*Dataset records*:
────────────────────
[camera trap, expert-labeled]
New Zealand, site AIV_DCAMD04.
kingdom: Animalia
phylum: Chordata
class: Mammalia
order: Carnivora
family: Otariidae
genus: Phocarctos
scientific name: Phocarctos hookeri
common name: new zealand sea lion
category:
────────────────────
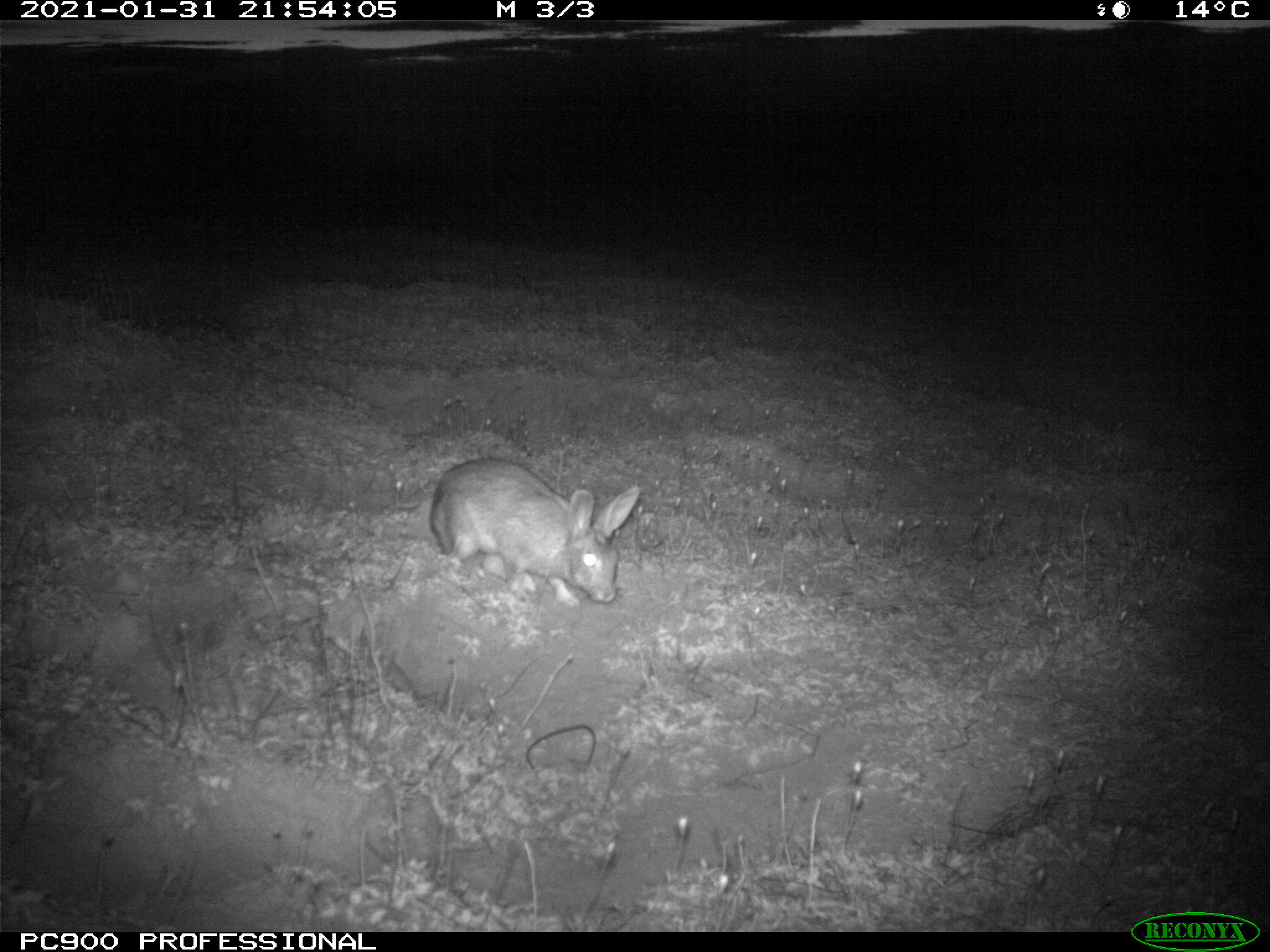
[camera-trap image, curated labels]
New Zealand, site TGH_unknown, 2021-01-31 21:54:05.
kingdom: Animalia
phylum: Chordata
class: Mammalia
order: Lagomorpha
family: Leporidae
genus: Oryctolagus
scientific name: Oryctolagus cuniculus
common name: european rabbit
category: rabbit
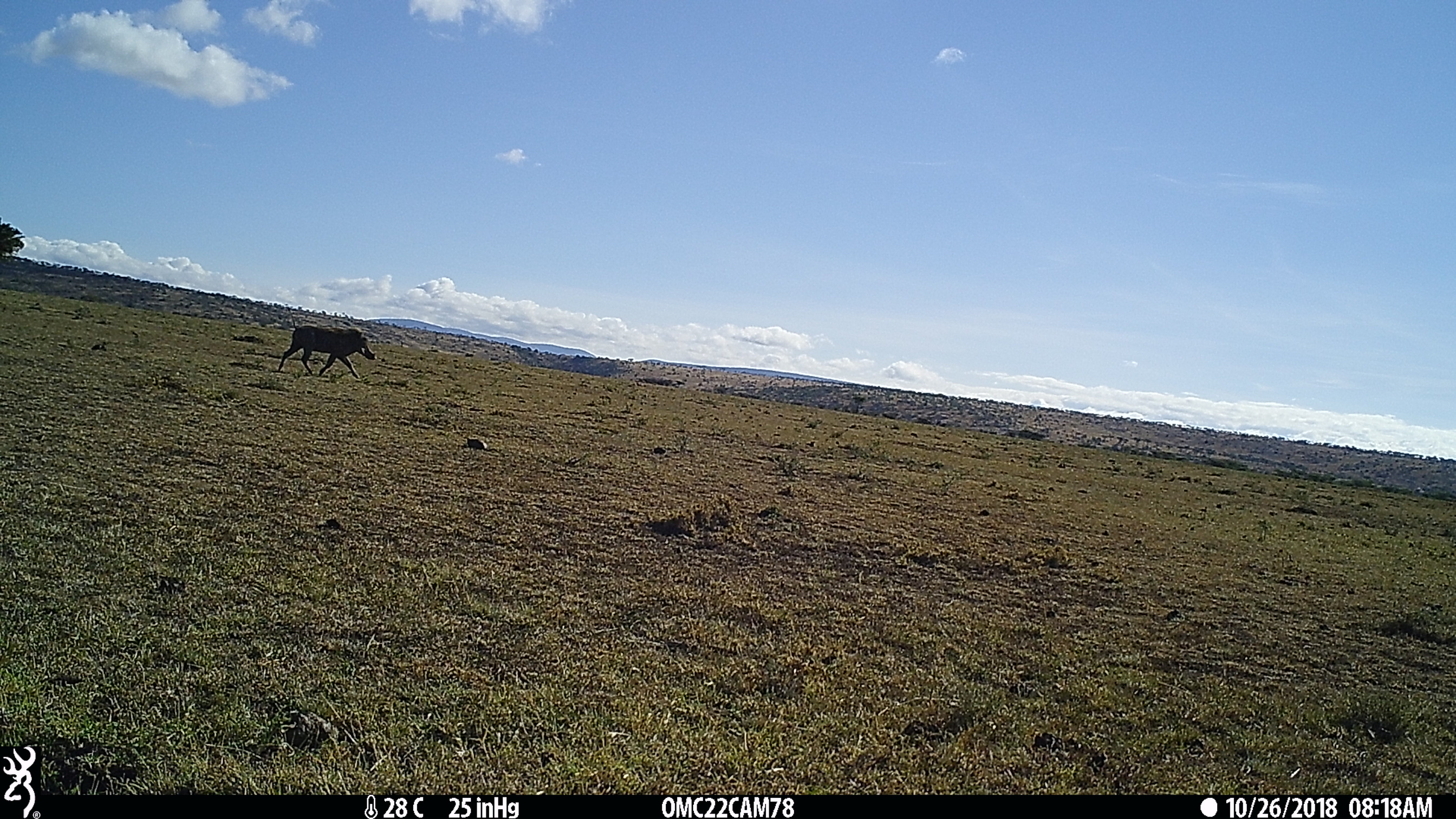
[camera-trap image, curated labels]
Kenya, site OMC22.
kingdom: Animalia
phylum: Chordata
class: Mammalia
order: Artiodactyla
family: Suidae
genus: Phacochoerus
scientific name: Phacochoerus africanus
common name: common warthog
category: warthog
────────────────────
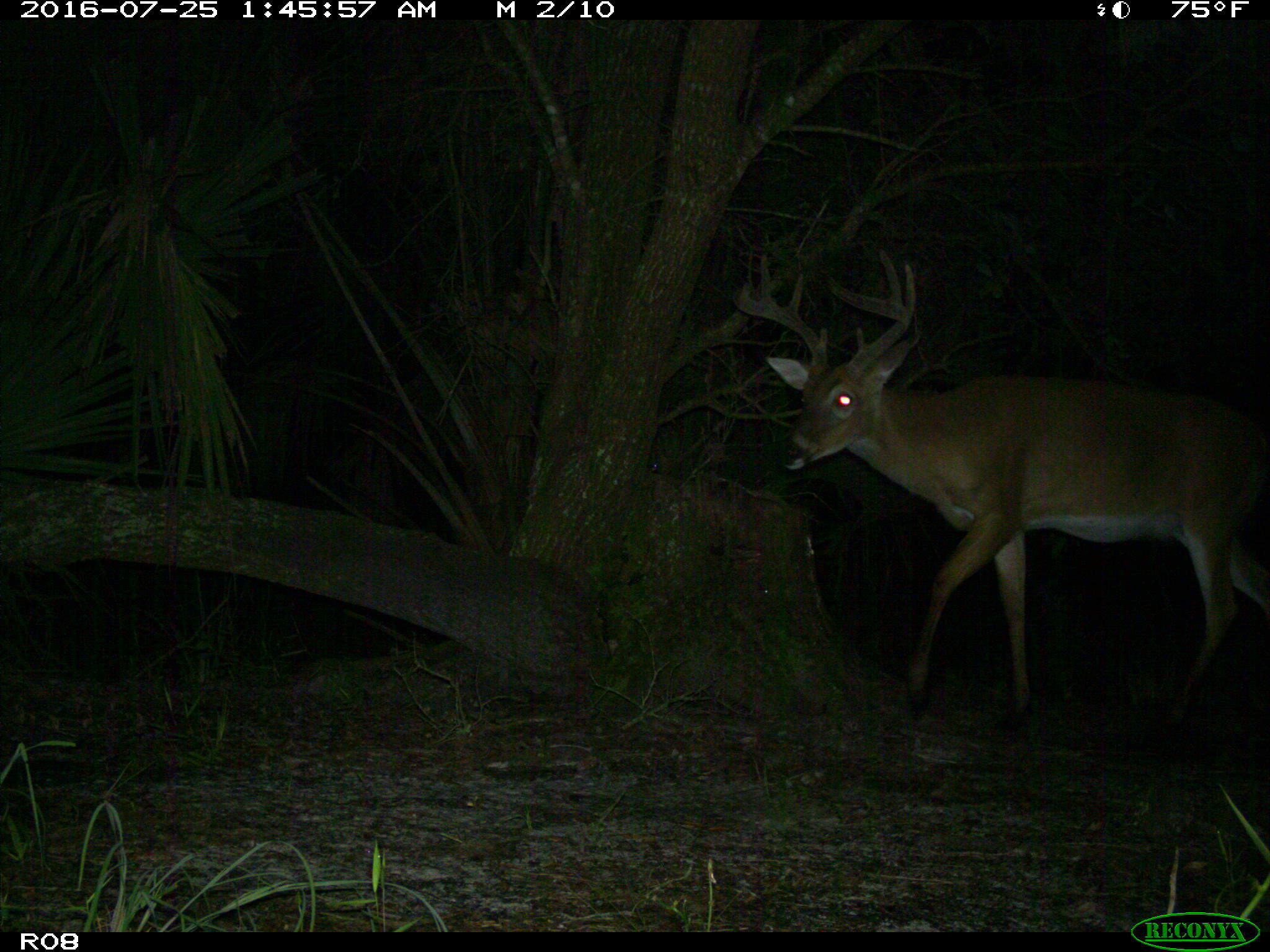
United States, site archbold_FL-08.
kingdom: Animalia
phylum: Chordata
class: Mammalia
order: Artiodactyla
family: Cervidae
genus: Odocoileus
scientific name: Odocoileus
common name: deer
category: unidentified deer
────────────────────
Identify the lines above with the word "category". Copy them.

*Response to the exercise*:
category:
category: rabbit
category: warthog
category: unidentified deer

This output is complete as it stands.